Origin
Hundreds of hours of recordings show that monkeys can generate meaning by pairing sounds. But some scientists are skeptical.

A team of scientists, after listening to hundreds of hours of monkey sounds, claims to have discovered a distinctive feature of human language: the ability to combine sequences of sounds to create new meanings.
The provocative discovery, published Thursday in the journal Science, has drawn praise from some scientists and skepticism from others.
Federica Amici, a primatologist at the University of Leipzig in Germany, said the study helped push the roots of language even further back, to millions of years before our species emerged. “The differences between humans and other primates, including in communication, are much less pronounced and well-defined than we had long assumed,” Dr. Amici said.
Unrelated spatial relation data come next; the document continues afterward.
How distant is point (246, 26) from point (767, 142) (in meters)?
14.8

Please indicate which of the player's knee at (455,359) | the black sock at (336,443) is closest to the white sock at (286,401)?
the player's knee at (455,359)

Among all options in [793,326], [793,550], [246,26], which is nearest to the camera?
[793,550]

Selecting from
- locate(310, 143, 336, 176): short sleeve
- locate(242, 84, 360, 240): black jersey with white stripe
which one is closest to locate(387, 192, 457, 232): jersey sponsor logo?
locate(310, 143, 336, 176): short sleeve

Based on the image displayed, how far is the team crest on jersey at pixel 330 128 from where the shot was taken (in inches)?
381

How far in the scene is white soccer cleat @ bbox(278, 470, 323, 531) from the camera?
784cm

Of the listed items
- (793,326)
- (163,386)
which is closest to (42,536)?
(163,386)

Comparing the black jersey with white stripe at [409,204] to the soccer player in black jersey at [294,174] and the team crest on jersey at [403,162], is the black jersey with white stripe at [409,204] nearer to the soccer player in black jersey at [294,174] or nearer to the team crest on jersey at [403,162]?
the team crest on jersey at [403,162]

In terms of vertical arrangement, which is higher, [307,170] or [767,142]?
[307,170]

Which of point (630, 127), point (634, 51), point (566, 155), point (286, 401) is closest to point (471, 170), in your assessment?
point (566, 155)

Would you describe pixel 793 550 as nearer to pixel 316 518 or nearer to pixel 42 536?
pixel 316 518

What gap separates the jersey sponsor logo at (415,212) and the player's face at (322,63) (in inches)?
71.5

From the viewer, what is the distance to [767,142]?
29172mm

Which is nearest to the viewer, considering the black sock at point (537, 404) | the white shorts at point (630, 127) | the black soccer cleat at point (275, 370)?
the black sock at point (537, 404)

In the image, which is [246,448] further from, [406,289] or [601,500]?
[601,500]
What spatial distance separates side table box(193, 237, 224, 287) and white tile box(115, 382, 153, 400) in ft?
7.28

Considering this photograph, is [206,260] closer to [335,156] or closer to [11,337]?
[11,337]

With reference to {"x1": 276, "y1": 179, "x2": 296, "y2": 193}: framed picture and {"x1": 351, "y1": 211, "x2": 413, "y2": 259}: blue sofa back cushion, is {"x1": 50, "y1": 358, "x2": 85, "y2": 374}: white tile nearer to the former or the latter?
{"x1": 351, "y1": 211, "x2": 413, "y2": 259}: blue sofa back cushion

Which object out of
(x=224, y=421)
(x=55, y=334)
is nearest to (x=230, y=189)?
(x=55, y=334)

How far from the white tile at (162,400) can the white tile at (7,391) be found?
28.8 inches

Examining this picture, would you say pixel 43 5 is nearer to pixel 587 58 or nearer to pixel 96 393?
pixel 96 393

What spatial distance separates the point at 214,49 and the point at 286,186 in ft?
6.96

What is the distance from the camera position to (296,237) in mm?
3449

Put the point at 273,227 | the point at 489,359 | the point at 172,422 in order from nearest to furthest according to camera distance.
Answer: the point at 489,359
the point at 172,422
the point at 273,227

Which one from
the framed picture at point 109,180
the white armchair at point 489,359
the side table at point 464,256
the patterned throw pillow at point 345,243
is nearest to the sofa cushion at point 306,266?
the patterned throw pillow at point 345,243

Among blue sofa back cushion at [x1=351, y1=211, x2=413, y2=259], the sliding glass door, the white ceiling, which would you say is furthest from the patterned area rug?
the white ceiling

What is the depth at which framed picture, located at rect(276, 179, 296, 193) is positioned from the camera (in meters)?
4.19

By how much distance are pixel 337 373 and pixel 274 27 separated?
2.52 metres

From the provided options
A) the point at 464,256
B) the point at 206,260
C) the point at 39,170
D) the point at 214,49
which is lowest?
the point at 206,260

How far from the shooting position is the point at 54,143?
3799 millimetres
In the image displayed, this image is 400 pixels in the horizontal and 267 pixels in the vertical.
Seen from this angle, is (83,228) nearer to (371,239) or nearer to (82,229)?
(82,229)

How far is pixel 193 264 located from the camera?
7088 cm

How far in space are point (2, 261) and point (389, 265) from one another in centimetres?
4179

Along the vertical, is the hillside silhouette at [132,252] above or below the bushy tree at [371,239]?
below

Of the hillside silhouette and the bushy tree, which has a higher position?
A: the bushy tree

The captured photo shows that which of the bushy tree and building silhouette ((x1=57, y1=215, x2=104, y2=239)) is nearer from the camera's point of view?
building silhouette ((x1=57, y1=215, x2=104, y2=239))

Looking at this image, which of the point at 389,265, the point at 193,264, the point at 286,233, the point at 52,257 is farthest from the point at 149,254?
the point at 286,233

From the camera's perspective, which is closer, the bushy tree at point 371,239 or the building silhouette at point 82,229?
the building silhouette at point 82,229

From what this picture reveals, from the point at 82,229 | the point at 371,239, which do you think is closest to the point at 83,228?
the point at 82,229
But other researchers said the study, which focused on bonobos, close relatives of chimpanzees, could reveal little about how we use words. “The current results tell us nothing about the evolution of language,” said Johan Bolhuis, a neuroscientist at Utrecht University in the Netherlands.
Many species can communicate through sounds. But when an animal makes a sound, it usually means only one thing. Monkeys, for example, may make one warning cry for a leopard and another for an approaching eagle.
In contrast, we humans can string words together in ways that combine their individual meanings into something new. Suppose I say, “I am a bad dancer.” When I combine the words “bad” and “dancer,” I no longer mean them separately; I do not say, “I am a bad person who also dances.” Instead, I mean that I do not dance well.